(Questions about scene geometry)
-----
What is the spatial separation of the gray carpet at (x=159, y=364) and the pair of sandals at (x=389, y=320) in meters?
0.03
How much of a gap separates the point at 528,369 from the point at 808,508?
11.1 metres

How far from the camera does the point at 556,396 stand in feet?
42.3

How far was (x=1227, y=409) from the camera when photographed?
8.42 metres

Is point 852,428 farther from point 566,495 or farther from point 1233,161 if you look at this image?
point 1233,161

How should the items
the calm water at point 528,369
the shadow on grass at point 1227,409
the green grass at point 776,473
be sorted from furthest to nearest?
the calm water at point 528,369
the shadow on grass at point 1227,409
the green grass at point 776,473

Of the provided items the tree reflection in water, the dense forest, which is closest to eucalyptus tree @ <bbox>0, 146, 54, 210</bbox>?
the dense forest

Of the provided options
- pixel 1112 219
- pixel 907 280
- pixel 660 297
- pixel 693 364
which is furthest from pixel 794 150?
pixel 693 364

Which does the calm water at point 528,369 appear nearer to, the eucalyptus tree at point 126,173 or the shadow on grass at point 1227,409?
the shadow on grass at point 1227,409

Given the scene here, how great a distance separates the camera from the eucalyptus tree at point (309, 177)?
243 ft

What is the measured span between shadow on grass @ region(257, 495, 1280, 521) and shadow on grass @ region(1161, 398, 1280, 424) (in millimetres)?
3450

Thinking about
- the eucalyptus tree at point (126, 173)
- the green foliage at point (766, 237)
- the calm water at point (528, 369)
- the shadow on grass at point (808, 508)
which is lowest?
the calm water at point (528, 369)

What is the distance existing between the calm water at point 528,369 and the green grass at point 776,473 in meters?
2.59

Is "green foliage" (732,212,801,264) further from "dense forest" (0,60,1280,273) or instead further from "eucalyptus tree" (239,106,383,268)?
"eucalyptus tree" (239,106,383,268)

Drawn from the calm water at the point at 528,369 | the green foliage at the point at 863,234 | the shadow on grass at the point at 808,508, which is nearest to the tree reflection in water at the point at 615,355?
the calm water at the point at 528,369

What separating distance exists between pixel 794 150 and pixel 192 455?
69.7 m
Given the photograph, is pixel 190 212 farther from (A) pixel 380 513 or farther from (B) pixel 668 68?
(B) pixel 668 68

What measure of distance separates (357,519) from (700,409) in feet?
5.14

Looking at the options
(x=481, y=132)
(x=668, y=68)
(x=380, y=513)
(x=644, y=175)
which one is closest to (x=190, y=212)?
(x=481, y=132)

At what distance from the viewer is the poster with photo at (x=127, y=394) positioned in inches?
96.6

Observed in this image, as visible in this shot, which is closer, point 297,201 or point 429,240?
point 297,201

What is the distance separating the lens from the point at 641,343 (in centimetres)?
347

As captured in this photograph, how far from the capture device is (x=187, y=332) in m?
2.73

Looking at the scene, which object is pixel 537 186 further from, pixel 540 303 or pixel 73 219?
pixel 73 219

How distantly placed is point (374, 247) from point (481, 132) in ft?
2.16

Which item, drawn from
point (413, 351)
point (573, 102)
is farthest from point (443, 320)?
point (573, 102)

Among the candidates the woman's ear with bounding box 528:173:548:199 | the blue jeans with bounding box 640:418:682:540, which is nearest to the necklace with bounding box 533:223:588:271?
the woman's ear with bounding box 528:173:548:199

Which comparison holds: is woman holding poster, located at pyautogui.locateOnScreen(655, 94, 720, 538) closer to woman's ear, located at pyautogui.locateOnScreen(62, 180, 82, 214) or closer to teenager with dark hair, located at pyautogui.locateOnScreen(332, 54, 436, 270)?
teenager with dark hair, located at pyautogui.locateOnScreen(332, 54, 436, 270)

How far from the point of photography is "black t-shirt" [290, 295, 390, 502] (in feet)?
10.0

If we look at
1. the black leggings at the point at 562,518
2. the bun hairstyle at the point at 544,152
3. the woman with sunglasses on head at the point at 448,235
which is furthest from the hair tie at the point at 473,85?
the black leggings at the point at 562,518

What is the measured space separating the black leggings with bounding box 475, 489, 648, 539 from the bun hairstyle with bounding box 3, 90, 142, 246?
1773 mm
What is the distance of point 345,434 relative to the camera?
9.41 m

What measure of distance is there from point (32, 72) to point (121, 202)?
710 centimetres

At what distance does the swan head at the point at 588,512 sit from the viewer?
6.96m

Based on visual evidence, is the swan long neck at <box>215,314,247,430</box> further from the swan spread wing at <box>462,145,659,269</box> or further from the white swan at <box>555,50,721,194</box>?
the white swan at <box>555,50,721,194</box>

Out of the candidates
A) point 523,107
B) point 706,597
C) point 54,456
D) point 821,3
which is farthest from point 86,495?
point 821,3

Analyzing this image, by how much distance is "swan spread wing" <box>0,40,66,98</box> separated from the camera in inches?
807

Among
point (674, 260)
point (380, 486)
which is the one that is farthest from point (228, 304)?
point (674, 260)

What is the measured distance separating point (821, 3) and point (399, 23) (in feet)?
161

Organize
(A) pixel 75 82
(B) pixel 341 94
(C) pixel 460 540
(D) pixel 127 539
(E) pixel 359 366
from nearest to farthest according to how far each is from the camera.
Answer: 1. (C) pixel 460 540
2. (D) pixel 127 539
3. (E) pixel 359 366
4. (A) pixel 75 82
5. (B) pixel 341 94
-----
OBJECTIVE: Return, word for word, each line from the line that contains "Out of the candidates" to the end of the listing above; include both end lines and nothing else.

RESULT OF THIS EXERCISE:
Out of the candidates
A) point 523,107
B) point 706,597
C) point 54,456
D) point 821,3
which is farthest from point 86,495?
point 821,3

Analyzing this image, by how much distance is "swan spread wing" <box>0,40,66,98</box> separated from the camera in inches?
807

Among
point (674, 260)
point (380, 486)
which is the one that is farthest from point (228, 304)?
point (674, 260)

What is the measured distance separating point (821, 3) and point (399, 23) (in feet)?
161

Organize
(A) pixel 75 82
(B) pixel 341 94
(C) pixel 460 540
(D) pixel 127 539
(E) pixel 359 366
from nearest to farthest according to how far each is from the camera.
Answer: 1. (C) pixel 460 540
2. (D) pixel 127 539
3. (E) pixel 359 366
4. (A) pixel 75 82
5. (B) pixel 341 94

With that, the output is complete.